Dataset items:

_____

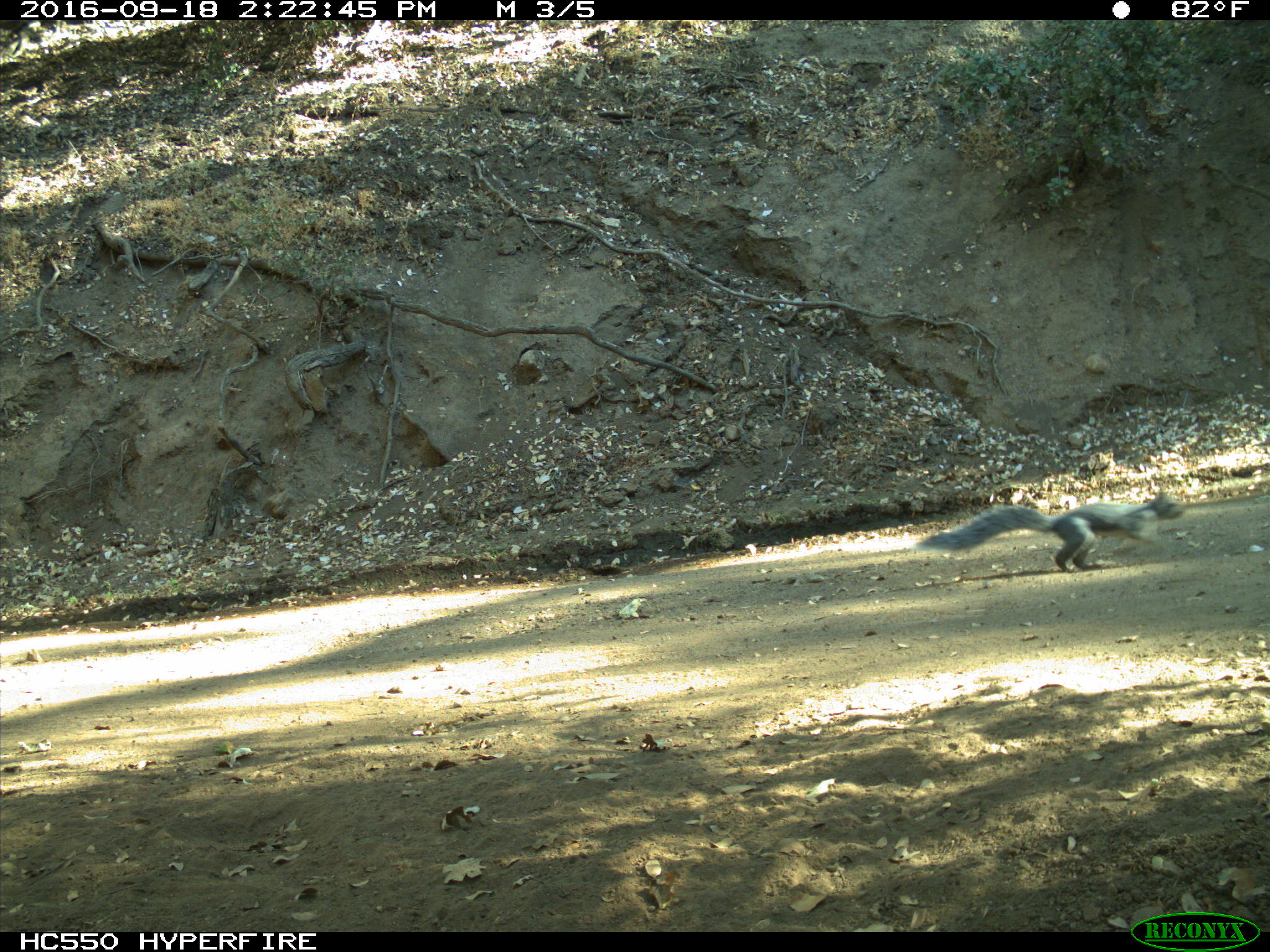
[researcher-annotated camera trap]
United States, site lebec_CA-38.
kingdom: Animalia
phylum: Chordata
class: Mammalia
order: Rodentia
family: Sciuridae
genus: Sciurus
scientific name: Sciurus carolinensis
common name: eastern gray squirrel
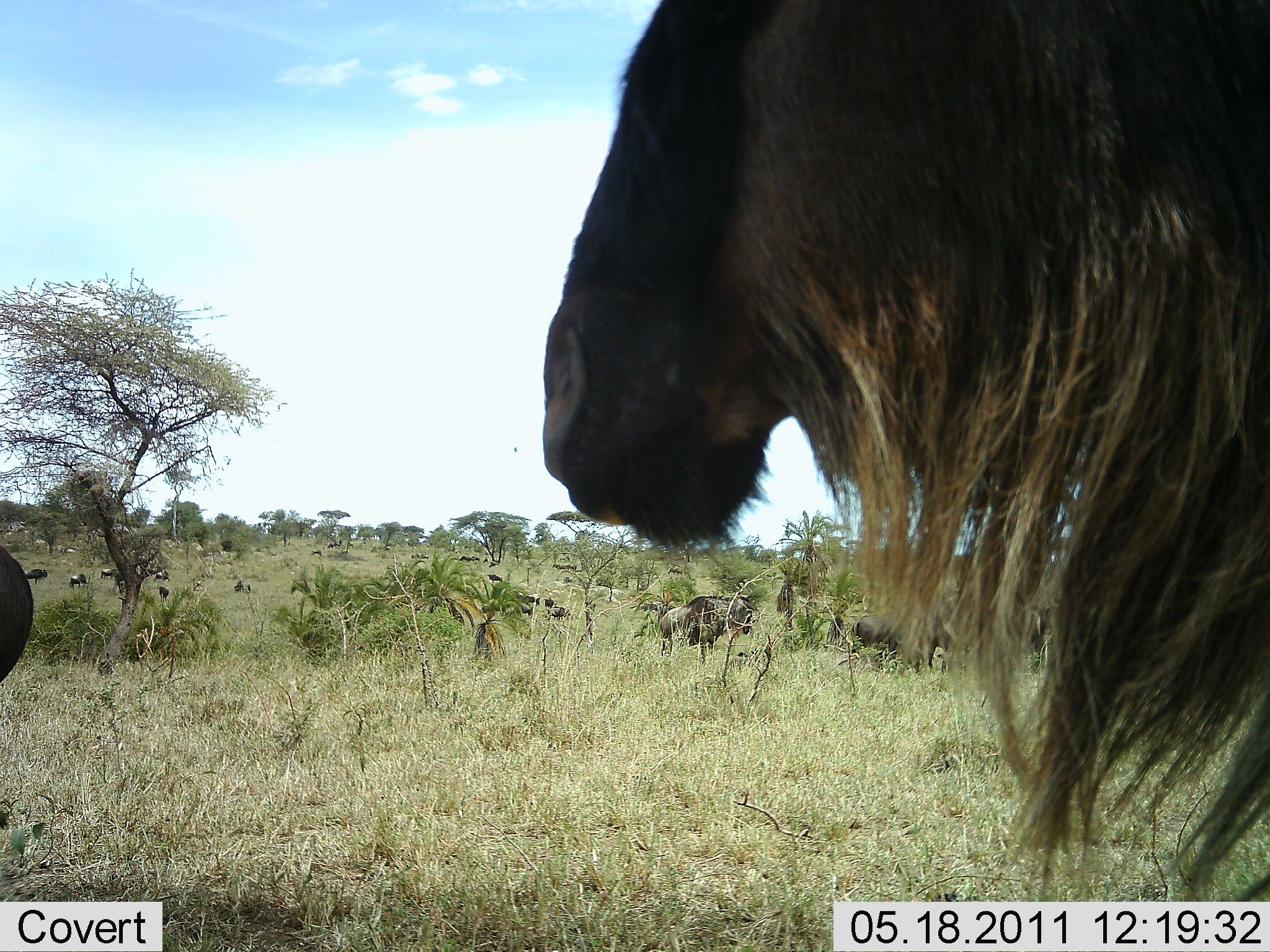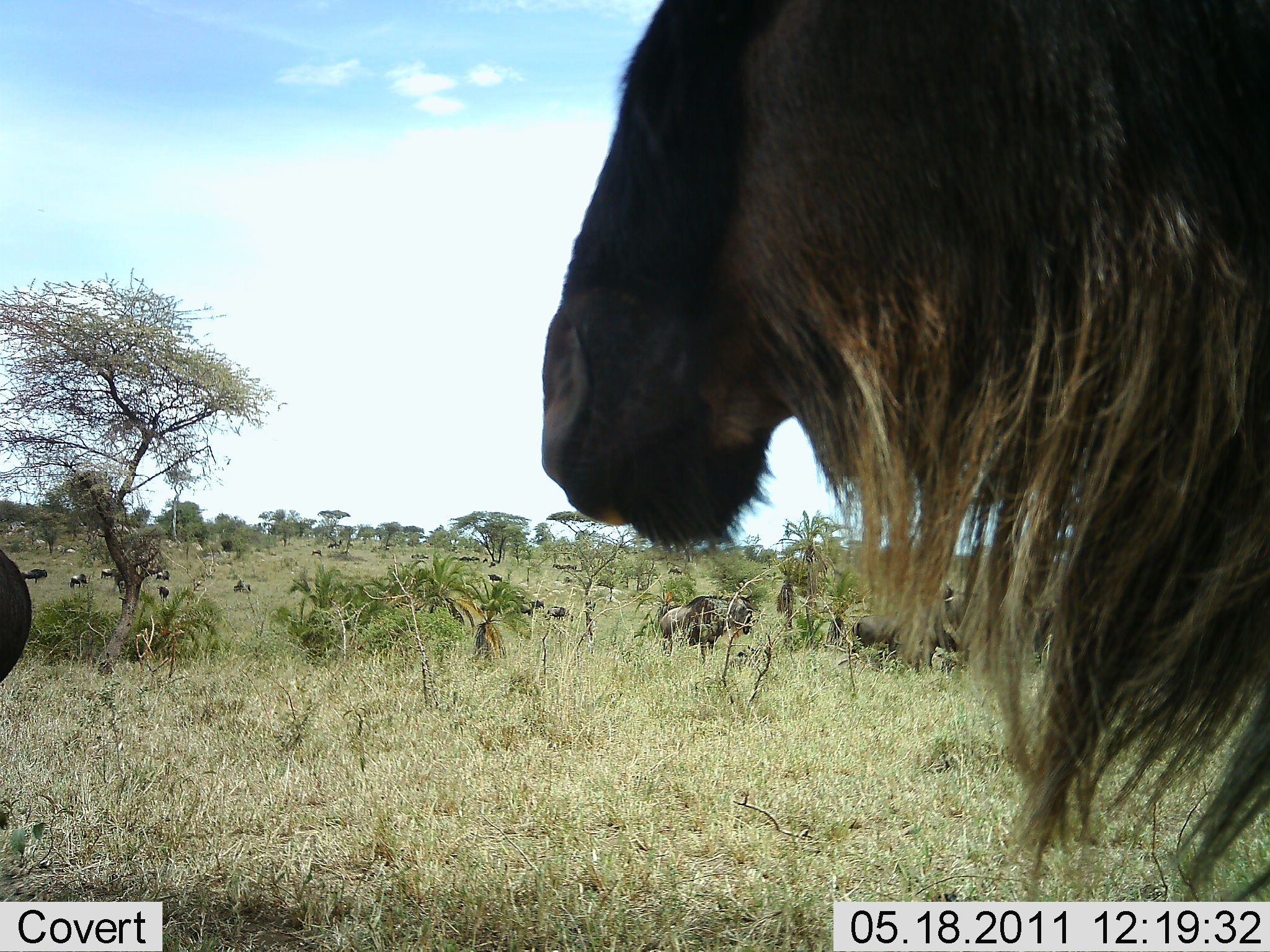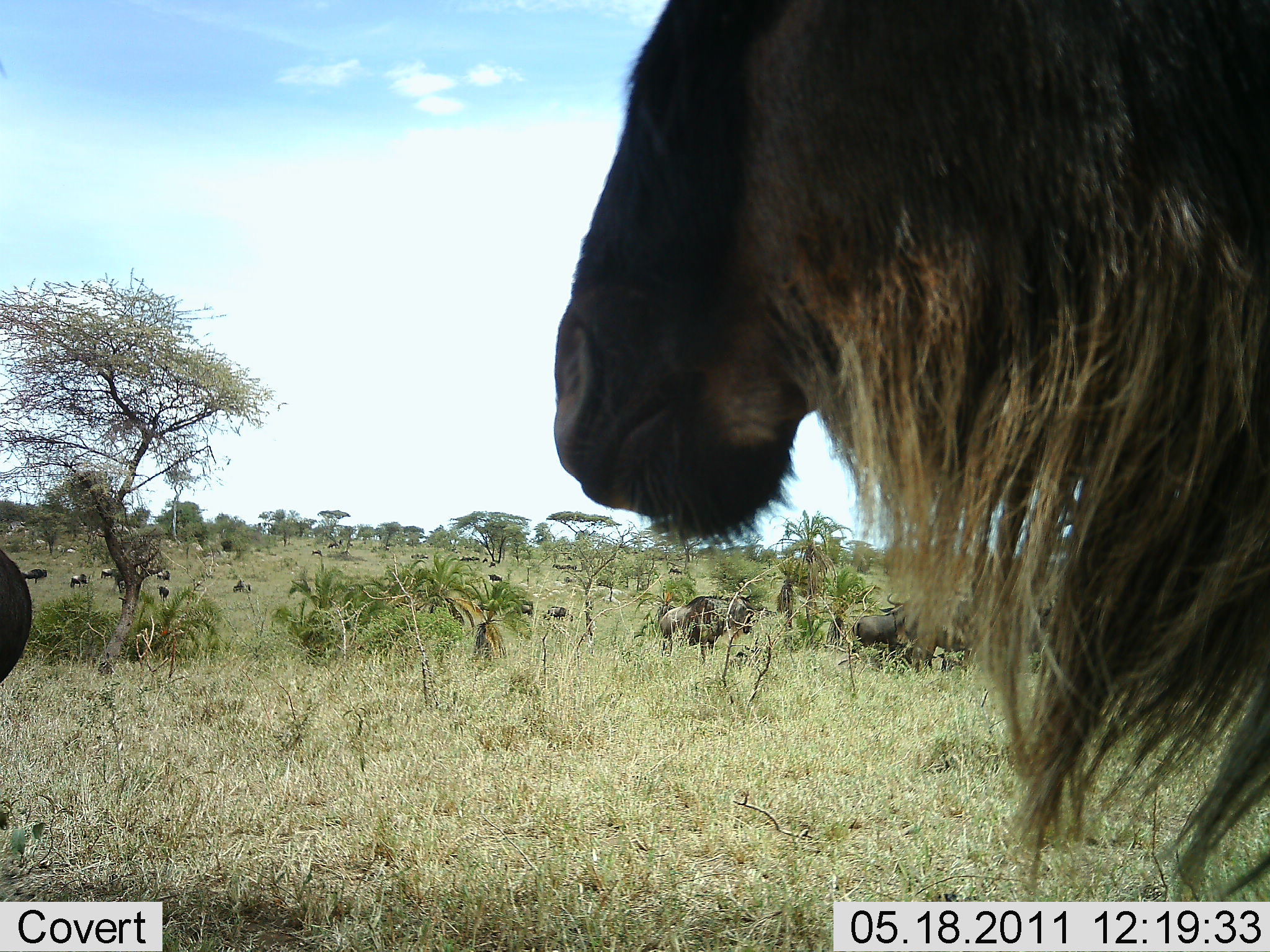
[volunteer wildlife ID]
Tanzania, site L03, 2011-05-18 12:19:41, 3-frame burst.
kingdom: Animalia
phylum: Chordata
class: Mammalia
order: Artiodactyla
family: Bovidae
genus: Connochaetes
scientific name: Connochaetes taurinus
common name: blue wildebeest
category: wildebeest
Wildebeest (blue wildebeest) (Connochaetes taurinus), count 11-50. Behavior (volunteer vote fractions): standing 80%, resting 20%, moving 50%, interacting 0%. Young present (vote fraction): 0%. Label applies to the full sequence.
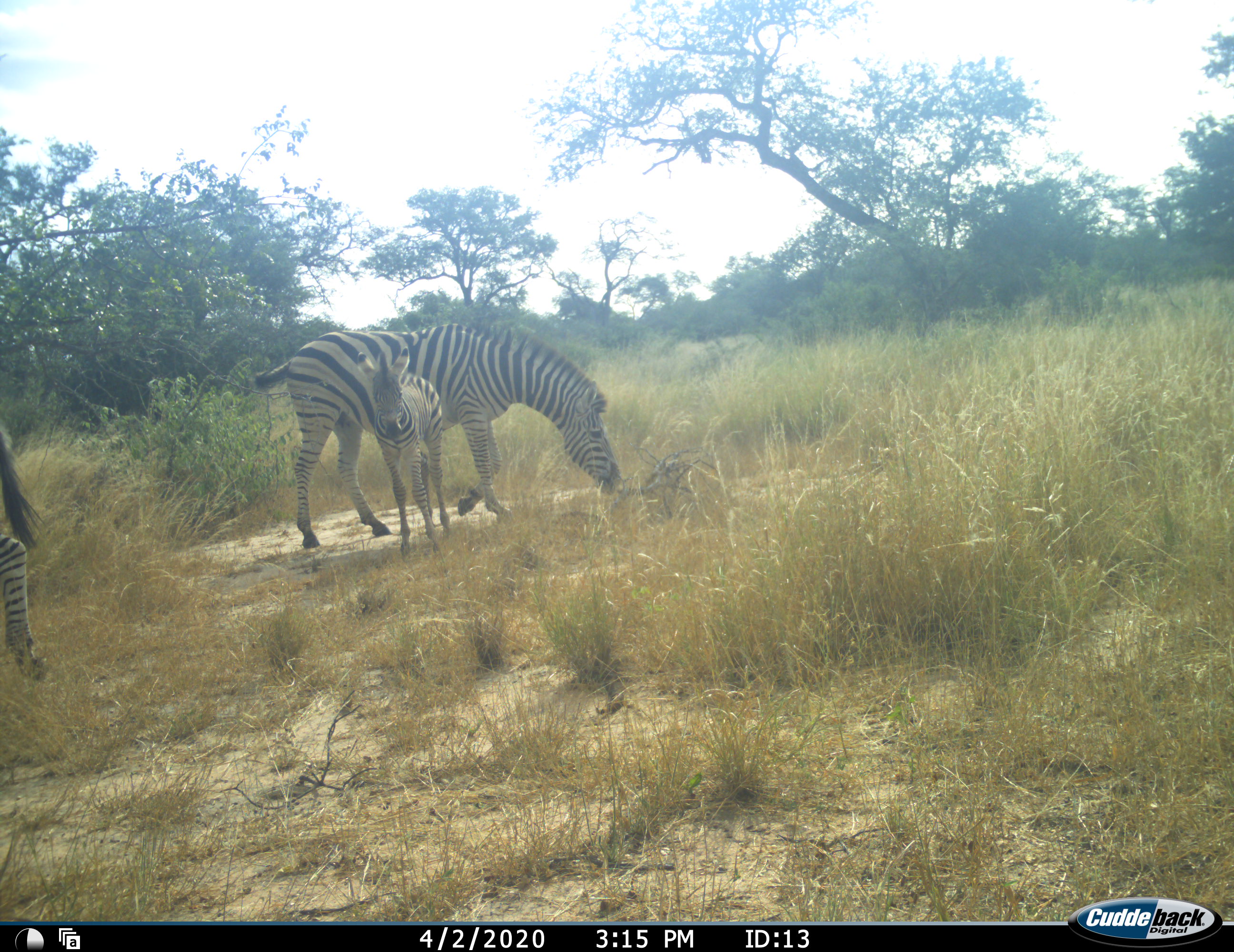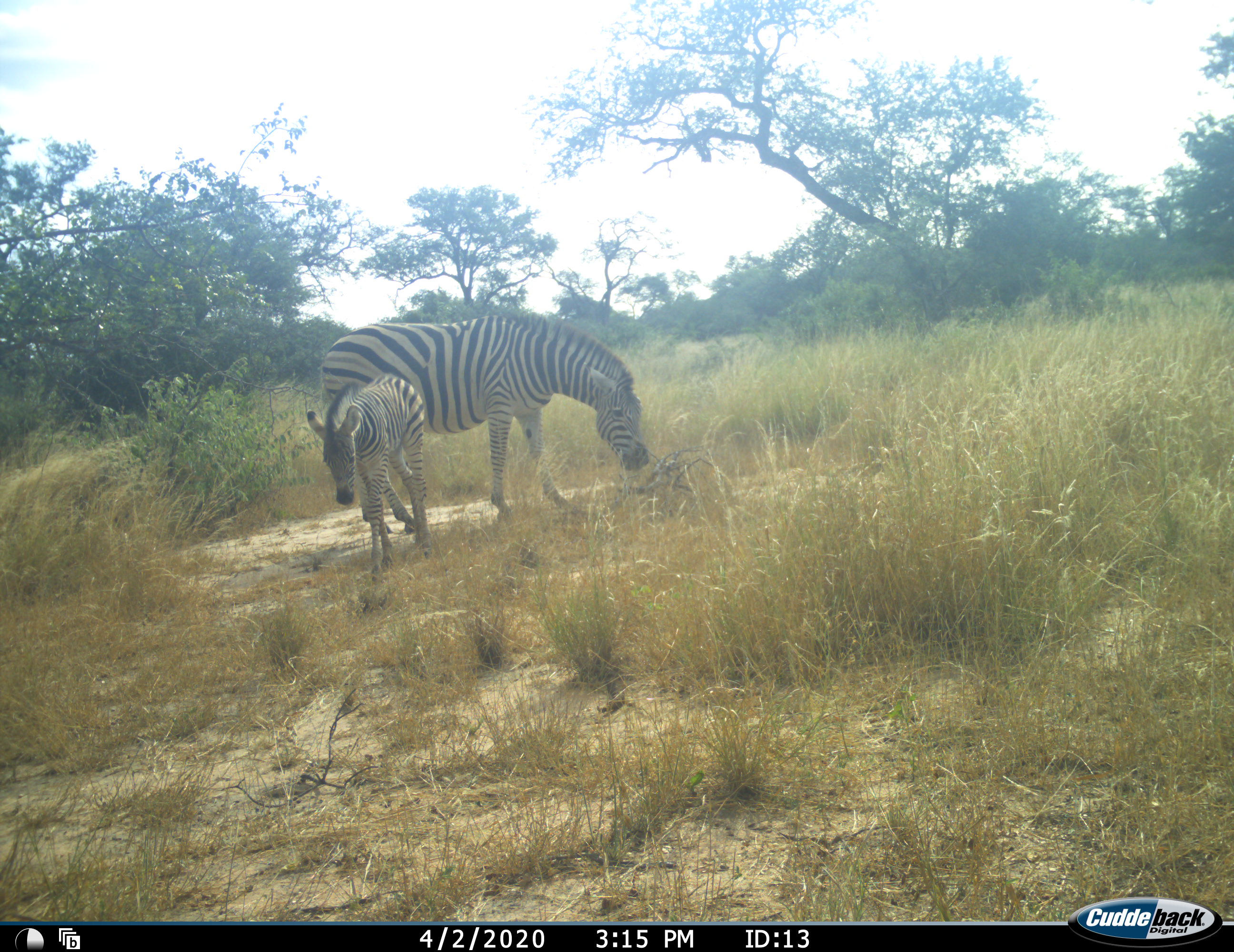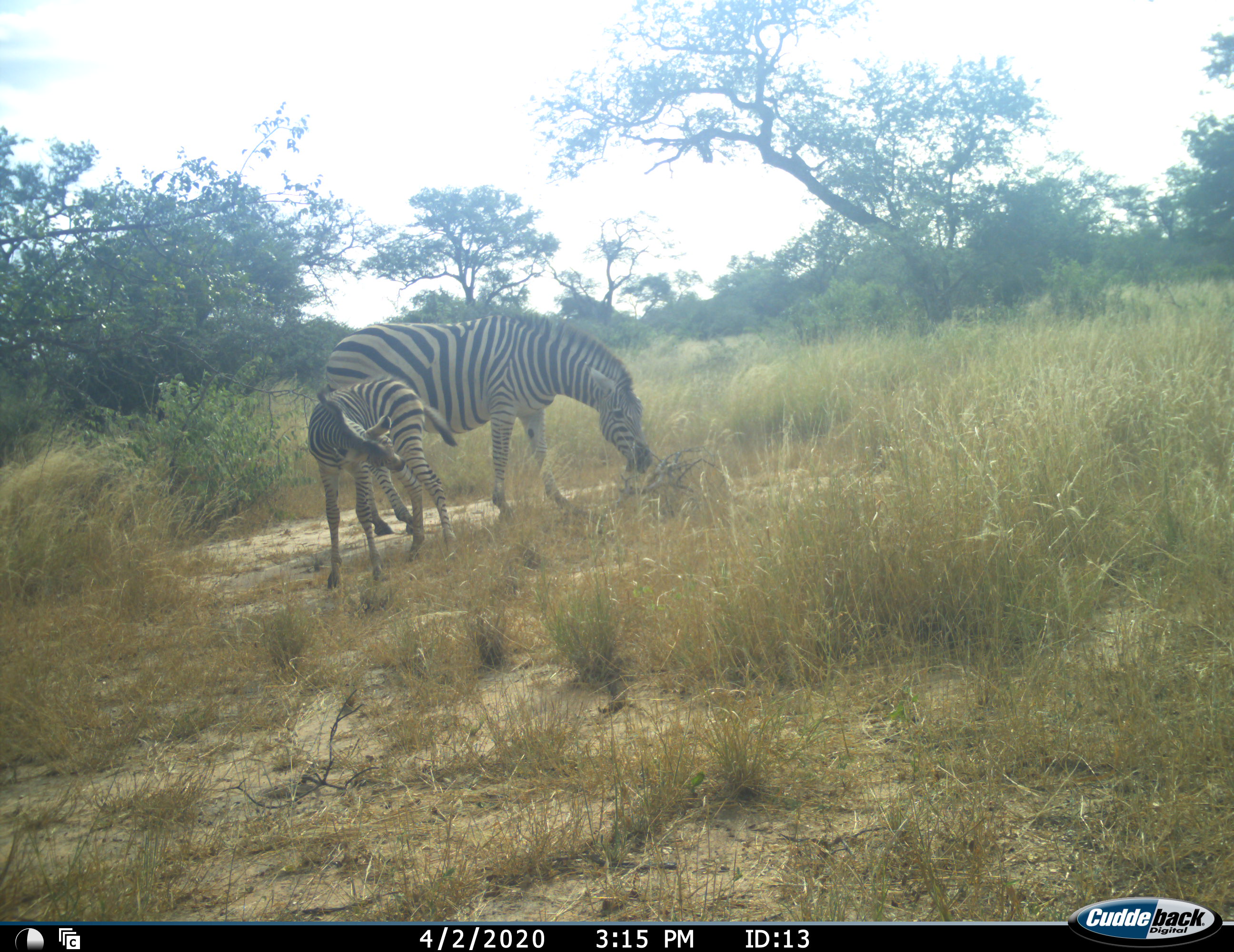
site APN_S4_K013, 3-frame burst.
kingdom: Animalia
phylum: Chordata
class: Mammalia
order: Perissodactyla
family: Equidae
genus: Equus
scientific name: Equus quagga burchellii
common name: burchell's zebra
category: zebraburchells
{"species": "zebraburchells (burchell's zebra) (Equus quagga burchellii)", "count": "3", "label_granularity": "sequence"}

_____

§ WHAT IS EXPECTED
From the records above, return each line where "burst" occurs.

§ ANSWER FOR THIS EXERCISE
Tanzania, site L03, 2011-05-18 12:19:41, 3-frame burst.
site APN_S4_K013, 3-frame burst.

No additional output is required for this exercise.